(Stored data)
========================

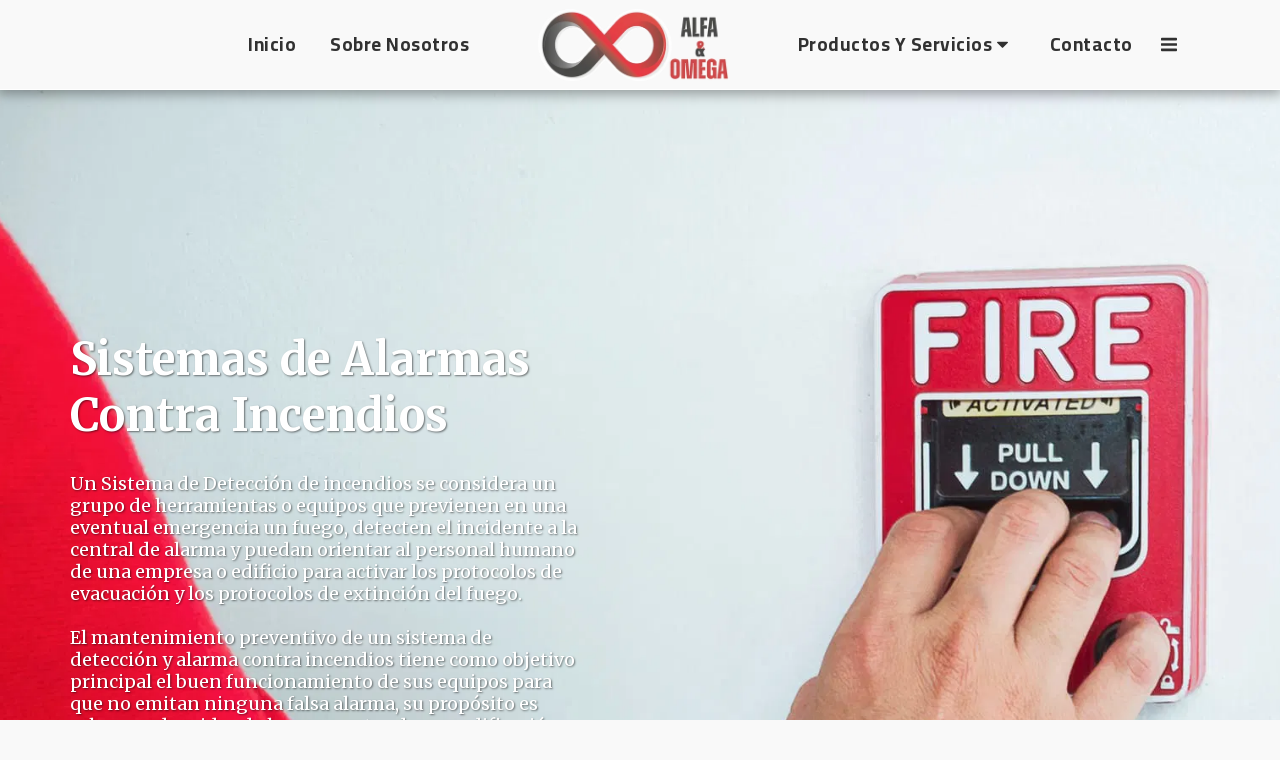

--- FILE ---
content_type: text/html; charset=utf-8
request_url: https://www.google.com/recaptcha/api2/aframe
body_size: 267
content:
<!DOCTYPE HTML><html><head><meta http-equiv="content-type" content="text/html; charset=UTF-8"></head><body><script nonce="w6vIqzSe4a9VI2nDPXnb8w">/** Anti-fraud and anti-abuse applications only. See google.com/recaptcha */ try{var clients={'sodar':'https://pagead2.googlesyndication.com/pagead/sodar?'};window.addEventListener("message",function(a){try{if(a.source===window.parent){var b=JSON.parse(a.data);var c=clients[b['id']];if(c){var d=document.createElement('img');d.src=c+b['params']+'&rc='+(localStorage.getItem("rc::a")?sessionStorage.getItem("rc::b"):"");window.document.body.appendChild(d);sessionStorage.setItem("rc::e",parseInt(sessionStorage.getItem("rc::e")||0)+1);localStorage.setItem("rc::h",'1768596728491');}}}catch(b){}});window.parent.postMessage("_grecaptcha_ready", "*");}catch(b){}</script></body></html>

========================

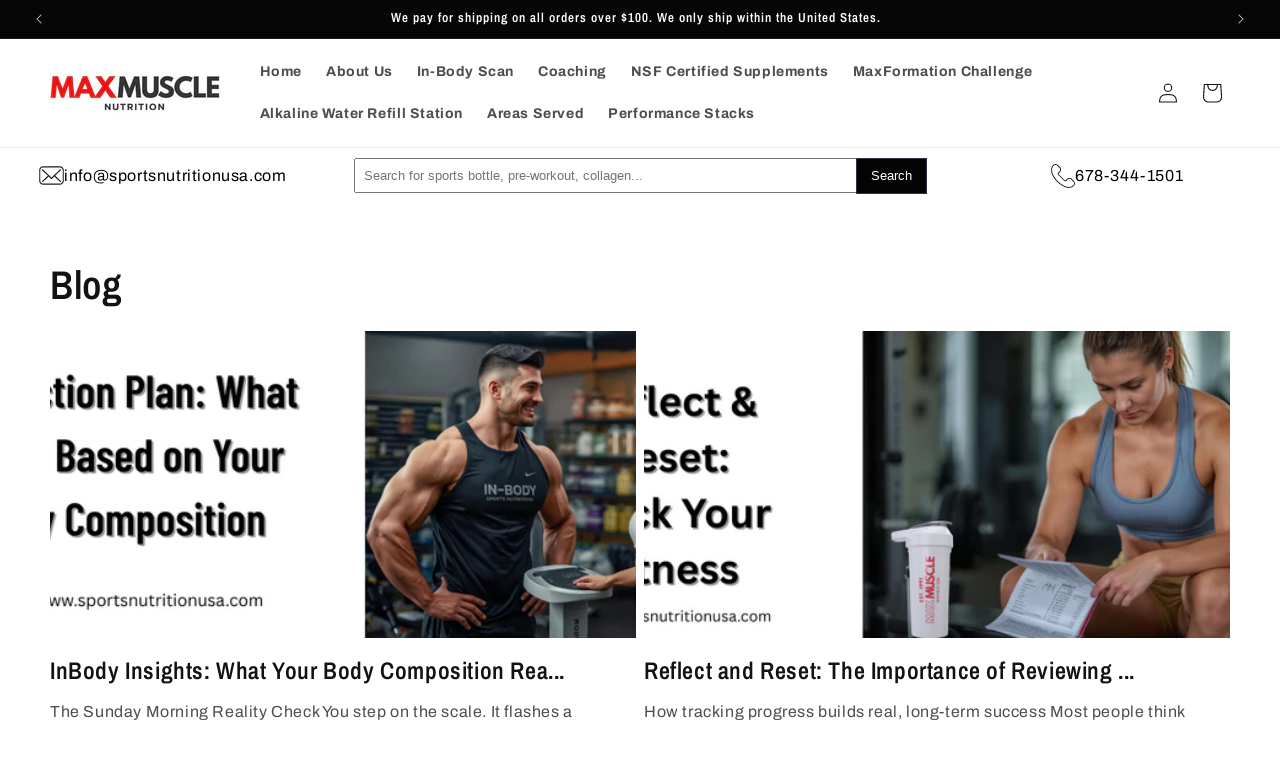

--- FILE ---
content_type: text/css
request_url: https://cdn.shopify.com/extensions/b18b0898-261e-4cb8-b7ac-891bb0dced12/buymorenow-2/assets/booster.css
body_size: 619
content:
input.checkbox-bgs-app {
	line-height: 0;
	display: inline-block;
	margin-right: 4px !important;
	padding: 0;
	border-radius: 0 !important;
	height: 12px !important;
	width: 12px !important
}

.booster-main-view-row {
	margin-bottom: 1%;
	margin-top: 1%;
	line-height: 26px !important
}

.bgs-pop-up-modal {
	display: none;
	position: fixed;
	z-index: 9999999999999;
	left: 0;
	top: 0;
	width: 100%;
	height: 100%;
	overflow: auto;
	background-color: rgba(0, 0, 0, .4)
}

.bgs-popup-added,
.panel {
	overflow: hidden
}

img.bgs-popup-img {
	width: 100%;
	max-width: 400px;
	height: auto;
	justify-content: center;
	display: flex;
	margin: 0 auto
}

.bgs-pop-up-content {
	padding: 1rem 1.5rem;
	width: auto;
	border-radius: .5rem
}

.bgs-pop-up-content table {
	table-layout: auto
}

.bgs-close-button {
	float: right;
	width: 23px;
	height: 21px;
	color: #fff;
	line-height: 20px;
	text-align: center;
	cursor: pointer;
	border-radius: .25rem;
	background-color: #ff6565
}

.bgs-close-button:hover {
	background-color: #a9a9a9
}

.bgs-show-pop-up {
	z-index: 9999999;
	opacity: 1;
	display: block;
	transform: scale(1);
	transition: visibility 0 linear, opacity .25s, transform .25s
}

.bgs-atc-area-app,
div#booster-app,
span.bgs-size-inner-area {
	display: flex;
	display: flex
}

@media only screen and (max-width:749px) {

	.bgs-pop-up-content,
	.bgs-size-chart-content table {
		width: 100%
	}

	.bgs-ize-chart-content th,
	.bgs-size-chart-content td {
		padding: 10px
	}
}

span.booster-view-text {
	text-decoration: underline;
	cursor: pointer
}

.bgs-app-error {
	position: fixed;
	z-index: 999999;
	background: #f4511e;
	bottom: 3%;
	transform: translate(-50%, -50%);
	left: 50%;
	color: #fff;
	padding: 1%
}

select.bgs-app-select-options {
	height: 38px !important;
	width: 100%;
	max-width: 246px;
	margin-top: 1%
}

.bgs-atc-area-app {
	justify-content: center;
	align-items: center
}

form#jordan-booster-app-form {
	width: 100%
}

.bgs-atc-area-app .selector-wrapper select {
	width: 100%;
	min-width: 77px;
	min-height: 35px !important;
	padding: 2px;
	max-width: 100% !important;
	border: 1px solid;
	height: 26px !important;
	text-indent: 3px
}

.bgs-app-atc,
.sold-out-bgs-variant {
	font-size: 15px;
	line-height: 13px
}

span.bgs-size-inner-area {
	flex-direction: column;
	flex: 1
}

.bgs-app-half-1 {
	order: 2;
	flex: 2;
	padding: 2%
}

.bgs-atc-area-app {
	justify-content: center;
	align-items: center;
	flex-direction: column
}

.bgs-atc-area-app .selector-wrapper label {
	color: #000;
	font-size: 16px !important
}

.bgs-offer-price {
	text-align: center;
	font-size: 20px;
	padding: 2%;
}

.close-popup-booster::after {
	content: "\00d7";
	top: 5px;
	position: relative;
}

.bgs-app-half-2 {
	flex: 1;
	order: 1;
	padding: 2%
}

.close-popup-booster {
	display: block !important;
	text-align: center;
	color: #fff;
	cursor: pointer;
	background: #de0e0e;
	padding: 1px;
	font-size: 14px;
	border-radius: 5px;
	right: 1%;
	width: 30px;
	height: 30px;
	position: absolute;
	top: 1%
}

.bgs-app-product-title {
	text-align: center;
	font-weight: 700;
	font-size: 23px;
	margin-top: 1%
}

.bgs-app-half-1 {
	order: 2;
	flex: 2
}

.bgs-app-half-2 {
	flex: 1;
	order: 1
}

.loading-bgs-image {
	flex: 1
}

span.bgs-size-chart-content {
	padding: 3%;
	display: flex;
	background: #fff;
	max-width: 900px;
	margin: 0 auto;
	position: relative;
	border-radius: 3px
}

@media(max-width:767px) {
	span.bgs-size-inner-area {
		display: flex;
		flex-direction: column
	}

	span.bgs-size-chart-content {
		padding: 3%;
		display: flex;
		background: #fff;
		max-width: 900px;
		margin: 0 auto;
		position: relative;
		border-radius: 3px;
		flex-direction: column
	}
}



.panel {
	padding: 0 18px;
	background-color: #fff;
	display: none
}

========================

**ACTIVITY**
Go through the records above and copy each line where "background" is found.

**ANSWER TO THE PROBLEM**
	background-color: rgba(0, 0, 0, .4)
	background-color: #ff6565
	background-color: #a9a9a9
	background: #f4511e;
	background: #de0e0e;
	background: #fff;
		background: #fff;
	background-color: #fff;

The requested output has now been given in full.